#### [Work request]
Retype, word for word, the line holding "Items similar to" and each line after it down to the end of the data; pictures are not copied.

#### [Records contained in a dataset]
▼

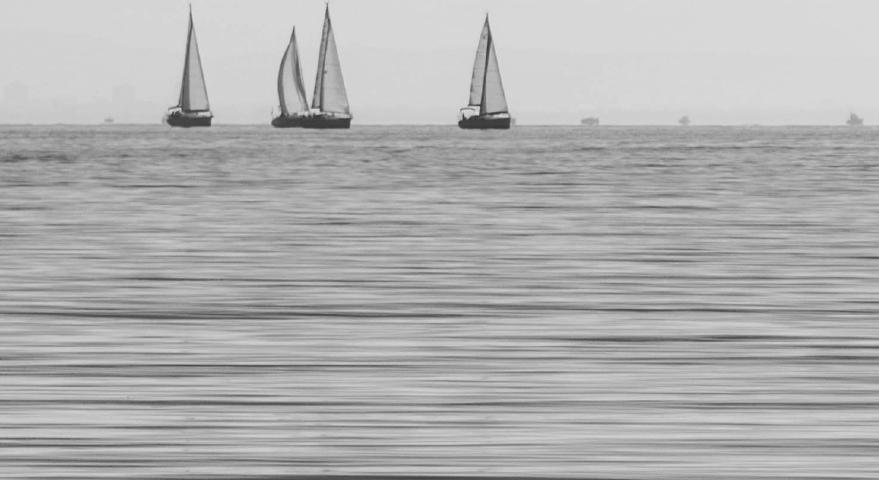 Cover Produktkatalog Digital Yacht 2021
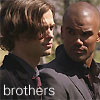 matociquala: (criminal minds morgan and reid brothers)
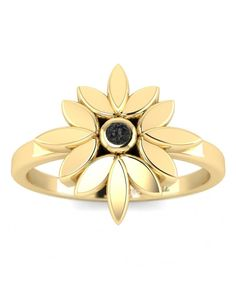 Items similar to Black Diamond Yellow Gold Promise Ring - Dainty Flower on Etsy Black Diamond Jewelry, Clean Gold Jewelry, Diamond Gemstone, Black Band Engagement Rings, Wedding Ring Bands, Gold Promise Rings, Traditional Engagement Rings, Black Rings, Natural Diamonds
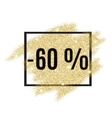 60 percent off discount promotion tag vector image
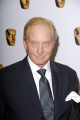 charles dance british film stage tv actor english actors england acting thespian male celebrities celebrity fame famous star white caucasian portraits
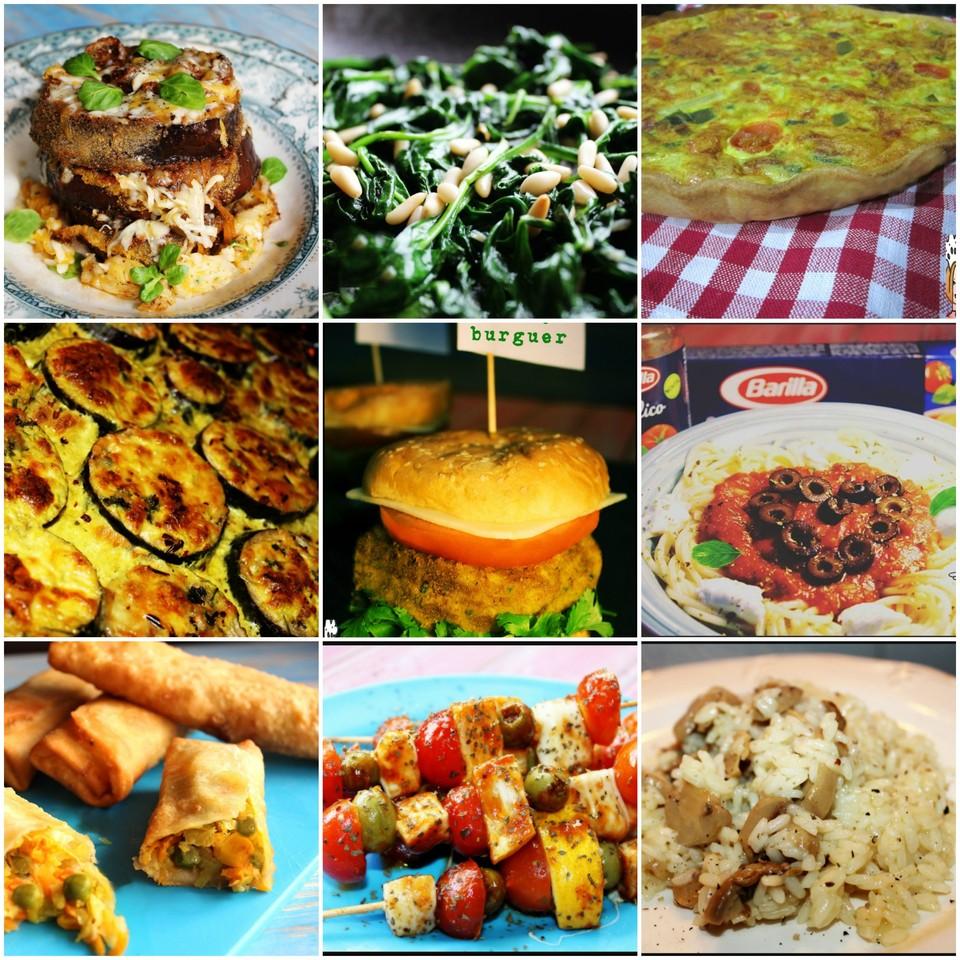 Receitas vegetarianas.jpg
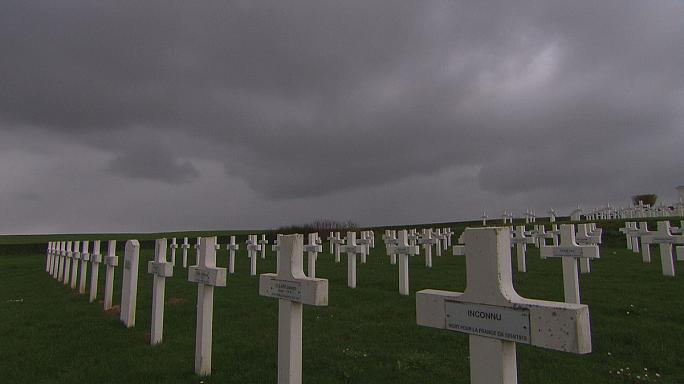 War of words: UK divided over how to commemorate WW1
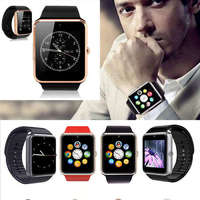 Реплика Apple Watch iPoster.ua
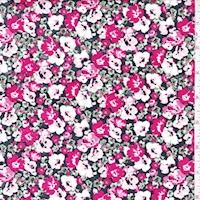 Berry/Pink Floral Garden Cotton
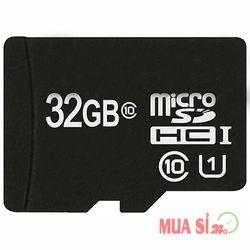 THẺ NHỚ MICRO SD 32GB giá sỉ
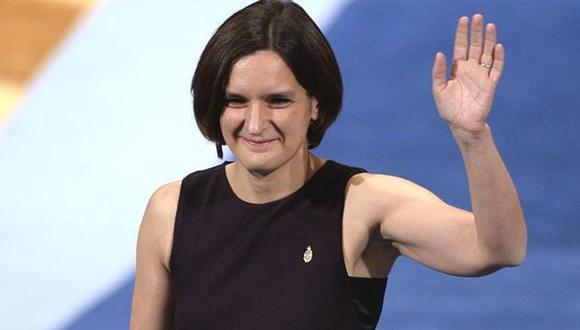 Conoce a Esther Duflo, la ganadora más joven que recibió el Nobel de Economía. (Foto: Getty Images)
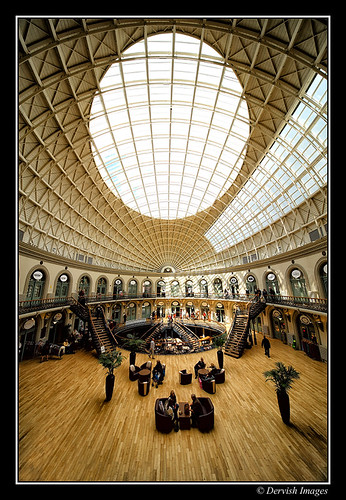 Retail Therapy Walk - Corn Exchange by Dervish Images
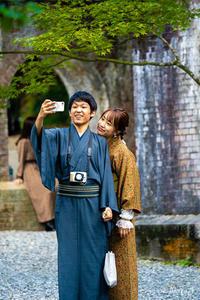 着物でGo To ... -1- - ◆Akira's Candid Photography
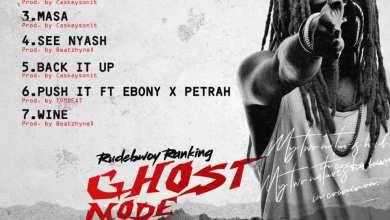 Photo of Rudebwoy Ranking – Ghost Mode EP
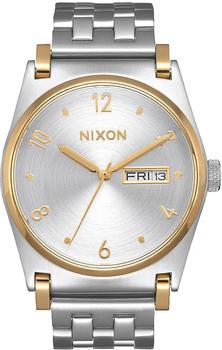 Nixon Jane silver/gold (A954-1921)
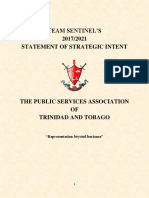 1 PDF FINAL Team Sentinel 2017-2021 Statement of Strategic Intent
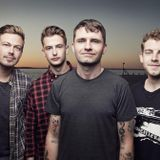 Interview with Lower Than Atlantis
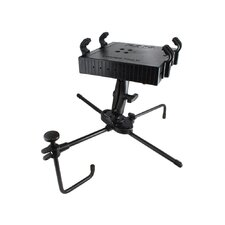 Seat-Mate Laptop Mounting System with Universal Vehicle Fitment
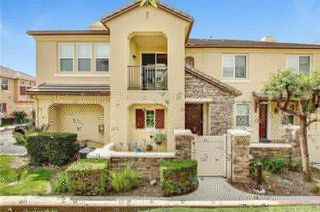 7744 Hess Pl #3, Rancho Cucamonga, CA 91739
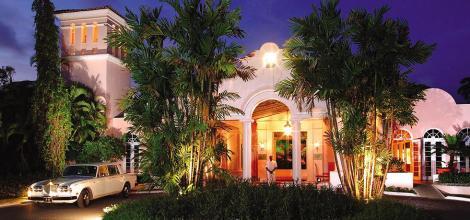 The Fairmont Royal Pavilion, Barbados 1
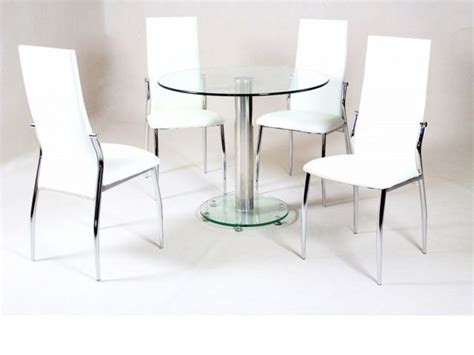 small round dining table and chairs small round clear glass dining table and 4 faux chairs in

▲

#### [Completed exercise]
 Items similar to Black Diamond Yellow Gold Promise Ring - Dainty Flower on Etsy Black Diamond Jewelry, Clean Gold Jewelry, Diamond Gemstone, Black Band Engagement Rings, Wedding Ring Bands, Gold Promise Rings, Traditional Engagement Rings, Black Rings, Natural Diamonds
 60 percent off discount promotion tag vector image
 charles dance british film stage tv actor english actors england acting thespian male celebrities celebrity fame famous star white caucasian portraits
 Receitas vegetarianas.jpg
 War of words: UK divided over how to commemorate WW1
 Реплика Apple Watch iPoster.ua
 Berry/Pink Floral Garden Cotton
 THẺ NHỚ MICRO SD 32GB giá sỉ
 Conoce a Esther Duflo, la ganadora más joven que recibió el Nobel de Economía. (Foto: Getty Images)
 Retail Therapy Walk - Corn Exchange by Dervish Images
 着物でGo To ... -1- - ◆Akira's Candid Photography
 Photo of Rudebwoy Ranking – Ghost Mode EP
 Nixon Jane silver/gold (A954-1921)
 1 PDF FINAL Team Sentinel 2017-2021 Statement of Strategic Intent
 Interview with Lower Than Atlantis
 Seat-Mate Laptop Mounting System with Universal Vehicle Fitment
 7744 Hess Pl #3, Rancho Cucamonga, CA 91739
 The Fairmont Royal Pavilion, Barbados 1
 small round dining table and chairs small round clear glass dining table and 4 faux chairs in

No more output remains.